Que n’a-t-on pas dit sur les îles de Gorée et de Ngor ? Que n’a-t-on pas encore écrit ? Tout ou presque a été raconté sur ces lieux de villégiature, moult fois fouillés, visités, explorés. Tous leurs secrets ont été déflorés. Sauf peut-être, celui de leurs cabanons. Ces huttes de fortune pour hôtes de passage qui vous parlent quand vous leur prêtez une oreille attentive. Dans ce reportage, les gérants de cabanons se laissent aller à quelques anecdotes croustillantes.

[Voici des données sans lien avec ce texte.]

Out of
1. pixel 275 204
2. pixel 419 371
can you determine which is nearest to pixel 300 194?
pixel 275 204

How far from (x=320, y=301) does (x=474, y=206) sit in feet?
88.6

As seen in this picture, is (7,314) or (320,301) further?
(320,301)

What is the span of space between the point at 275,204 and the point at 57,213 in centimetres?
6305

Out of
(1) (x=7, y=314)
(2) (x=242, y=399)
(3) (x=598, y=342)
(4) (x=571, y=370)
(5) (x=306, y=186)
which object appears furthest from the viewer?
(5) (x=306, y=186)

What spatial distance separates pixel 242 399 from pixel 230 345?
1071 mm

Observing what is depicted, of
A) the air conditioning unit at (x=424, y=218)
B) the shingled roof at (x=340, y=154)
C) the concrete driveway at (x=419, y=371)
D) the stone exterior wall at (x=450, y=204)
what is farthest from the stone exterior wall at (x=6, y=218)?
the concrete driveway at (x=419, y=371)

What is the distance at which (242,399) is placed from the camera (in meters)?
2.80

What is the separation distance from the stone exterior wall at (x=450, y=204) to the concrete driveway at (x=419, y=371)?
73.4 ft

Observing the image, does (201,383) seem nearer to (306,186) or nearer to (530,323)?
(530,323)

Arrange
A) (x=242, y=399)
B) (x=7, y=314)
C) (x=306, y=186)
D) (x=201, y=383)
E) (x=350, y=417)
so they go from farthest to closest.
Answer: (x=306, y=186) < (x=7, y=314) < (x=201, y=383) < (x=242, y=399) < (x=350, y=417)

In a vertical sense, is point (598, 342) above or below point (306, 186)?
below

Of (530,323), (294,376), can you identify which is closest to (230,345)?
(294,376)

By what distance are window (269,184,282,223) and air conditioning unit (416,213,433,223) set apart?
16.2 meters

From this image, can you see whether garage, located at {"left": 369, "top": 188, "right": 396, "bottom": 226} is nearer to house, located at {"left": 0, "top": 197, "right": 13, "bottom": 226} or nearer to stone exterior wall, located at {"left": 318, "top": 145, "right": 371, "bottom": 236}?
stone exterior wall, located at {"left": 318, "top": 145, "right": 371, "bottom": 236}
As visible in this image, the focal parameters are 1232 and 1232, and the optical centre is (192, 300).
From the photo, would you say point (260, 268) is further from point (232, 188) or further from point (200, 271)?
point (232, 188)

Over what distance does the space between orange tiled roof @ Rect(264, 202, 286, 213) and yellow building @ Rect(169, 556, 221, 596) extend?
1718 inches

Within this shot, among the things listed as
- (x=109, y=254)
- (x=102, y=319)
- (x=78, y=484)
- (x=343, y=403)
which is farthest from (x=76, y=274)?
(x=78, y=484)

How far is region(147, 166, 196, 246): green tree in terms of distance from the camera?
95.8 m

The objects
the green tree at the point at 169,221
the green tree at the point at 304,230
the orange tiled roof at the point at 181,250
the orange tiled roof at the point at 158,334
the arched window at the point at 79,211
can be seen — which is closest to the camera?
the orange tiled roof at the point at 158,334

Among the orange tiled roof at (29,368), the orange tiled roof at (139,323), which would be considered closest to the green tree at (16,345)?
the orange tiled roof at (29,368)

Le moment est voué au bonheur. «Coumba Castel», la majestueuse chaloupe, déchire délicatement les vagues de l’océan Atlantique. Un instant magique imprimé sur le grand bleu. De loin, Gorée, avec son bonnet de tuiles roses, située à 3,5 km au large de Dakar, est visiblement en ébullition. L’île mémoire, rocher millénaire de 18 km² planté dans la rade de la capitale sénégalaise, renoue avec l’ambiance estivale. L’île mythique qui semblait avoir perdu son entrain à cause de la pandémie de covid-19, est redevenue festive. A l’horizon, l’habituel regroupement au débarcadère et le rassemblement sur la plage témoignent de la relance des activités. Sur la terre ferme, des restaurants, des parasols et des cabanons tous bondés, égayés par les clapotis des mômes dans les vagues de l’Atlantique. Gorée revit. Au grand bonheur des petits commerces insulaires, comme la location de cabanons pour hôtes de passage. Aux abords de la plage, il est difficile de se frayer un chemin. Tellement l’installation des parasols et autres cabanons est anarchique. Silhouette athlétique, torse nue, une ceinture banane autour de la taille, Moustapha fait partie des jeunes qui louent des abris provisoires aux vacanciers de passage. Ce, depuis une quinzaine d’années. En fin connaisseur, l’homme, la trentaine, ne se fait pas prier pour décortiquer les rouages du métier. «C’est un job à temps partiel. Je l’effectue pendant les vacances scolaires. Avec la pandémie, le métier était à l’agonie. Mais, avec cette accalmie, les activités ont repris. Je ne me plains plus», explique Moustapha, large sourire aux lèvres. Très sollicité par une clientèle diversifiée en cette période estivale, le loueur de cabanons est aux anges. «Je loue les parasols à 3 000 francs et les cabanons à 5 000 voire 7 000 francs CFA. Je gère plus de 15 cabanons. Donc, oui je me fais beaucoup d’argent. Dans la semaine, je peux avoir plus de 80 000 FCfa de bénéfice», sourit-il. Un métier escorté aussi par son lot d’anecdotes les unes plus savoureuses que les autres.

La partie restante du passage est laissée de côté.